**Reading passage**
_ _ _
# is it safe ?



## llamudos (Jan 31, 2016)

Hi all , you guys ,and gals wont remember ,as you have given so much advice too so many since I signed up , but a quick recap , the wife and I are putting our house here in Cornwall up for sale about May next year and once sold we are on our way too probably Almeria-ish , we are buying a place here to rent out and were considering renting in Spain , but now we are considering buying in Spain once we settle somewhere , 
Here is the question at last ,, are we fairly safe buying something like an apartment or flat , or are the (land grab ) cases just as likely to happen to those properties as well ,from my understanding most of them where in the Valencia region ? and mainly in the Campo ? or am I wrong , I sometimes am , So do flats and apartments suffer less from this ,,,John


----------



## Lynn R (Feb 21, 2014)

As I understand it, the problem of land grab occurred when land which had previously not been urbanised was reclassified and both the problem of property owners having part of their land annexed, or having to pay large sums to have services provided, arose when the land was in the process of beinig urbanised.

Therefore, if you buy a property which is already on urban land then this problem cannot occur.
_ _ _
**Information given**
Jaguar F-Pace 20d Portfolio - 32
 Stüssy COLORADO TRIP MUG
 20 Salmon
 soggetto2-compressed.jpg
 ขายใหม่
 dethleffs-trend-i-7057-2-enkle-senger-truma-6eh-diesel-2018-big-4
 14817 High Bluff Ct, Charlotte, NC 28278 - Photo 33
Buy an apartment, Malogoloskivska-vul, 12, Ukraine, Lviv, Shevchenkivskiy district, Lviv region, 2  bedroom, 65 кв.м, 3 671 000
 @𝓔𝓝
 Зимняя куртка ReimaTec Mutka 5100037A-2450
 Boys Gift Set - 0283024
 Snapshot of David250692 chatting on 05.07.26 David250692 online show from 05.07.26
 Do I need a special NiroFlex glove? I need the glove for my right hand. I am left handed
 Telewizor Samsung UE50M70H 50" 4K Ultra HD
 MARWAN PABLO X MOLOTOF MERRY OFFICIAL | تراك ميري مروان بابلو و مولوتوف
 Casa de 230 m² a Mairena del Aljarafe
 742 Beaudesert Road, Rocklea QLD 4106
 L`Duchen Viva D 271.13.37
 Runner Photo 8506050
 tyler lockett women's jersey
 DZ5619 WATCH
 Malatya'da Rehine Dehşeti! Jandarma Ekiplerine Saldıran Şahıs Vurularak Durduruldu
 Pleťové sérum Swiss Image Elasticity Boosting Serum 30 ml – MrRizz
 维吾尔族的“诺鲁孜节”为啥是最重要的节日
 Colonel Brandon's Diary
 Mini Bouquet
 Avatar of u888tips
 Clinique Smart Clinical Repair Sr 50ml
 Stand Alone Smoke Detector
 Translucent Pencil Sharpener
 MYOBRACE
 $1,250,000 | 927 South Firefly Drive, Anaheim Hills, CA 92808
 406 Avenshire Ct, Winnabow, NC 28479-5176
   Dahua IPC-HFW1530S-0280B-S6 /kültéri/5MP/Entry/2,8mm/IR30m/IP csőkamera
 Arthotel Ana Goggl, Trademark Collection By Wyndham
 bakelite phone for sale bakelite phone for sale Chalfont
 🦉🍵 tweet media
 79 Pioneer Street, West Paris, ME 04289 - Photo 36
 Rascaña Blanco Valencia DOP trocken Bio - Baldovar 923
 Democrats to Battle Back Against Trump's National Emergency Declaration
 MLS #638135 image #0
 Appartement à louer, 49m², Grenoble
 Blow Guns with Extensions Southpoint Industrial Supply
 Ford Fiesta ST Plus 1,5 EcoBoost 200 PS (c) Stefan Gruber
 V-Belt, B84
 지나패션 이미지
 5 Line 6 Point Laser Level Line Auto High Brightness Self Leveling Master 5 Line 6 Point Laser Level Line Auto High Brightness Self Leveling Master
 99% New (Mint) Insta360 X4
_ _ _
**Task requirements**
1. In the forum thread on buying property in Spain, where is the house that John and his wife plan to sell?
2. Extend the forum thread on buying property in Spain beyond its last post.
The items play no part in this.

**Results of the tasks**
1. In Cornwall.

2.
You should still, however, make sure that the property was built with all the necessary permissions and has a licence of first occupation. The vast majority of illegal houses in Andalucia (including in Almeria) were built on non-urban land.


----------



## llamudos (Jan 31, 2016)

Thanks Lynn R , I thought that may be the case ,and of course would never buy without a lawyer and permissions , but a grey area for us is we have found a complex on the edge of Enix that we like with 3 blocks of apartments ,tennis courts and a swimming pool , but it seems too cheap ,we all love a bargain , but I suddenly started to get suspicious and wondered if the land grad syndrome might be in play , I,ve read on here and other places of the troubles the residents of Camposol are having and started to wonder . John


----------



## Madliz (Feb 4, 2011)

Property in Enix is cheap because it's a village of 400 inhabitants, at an altitude of 2,450' in the middle of nowhere. If that suits you, you'll get great value for money. You might consider how easily you might sell in the future, should you wish to.


----------



## llamudos (Jan 31, 2016)

Madliz said:


> Property in Enix is cheap because it's a village of 400 inhabitants, at an altitude of 2,450' in the middle of nowhere. If that suits you, you'll get great value for money. You might consider how easily you might sell in the future, should you wish to.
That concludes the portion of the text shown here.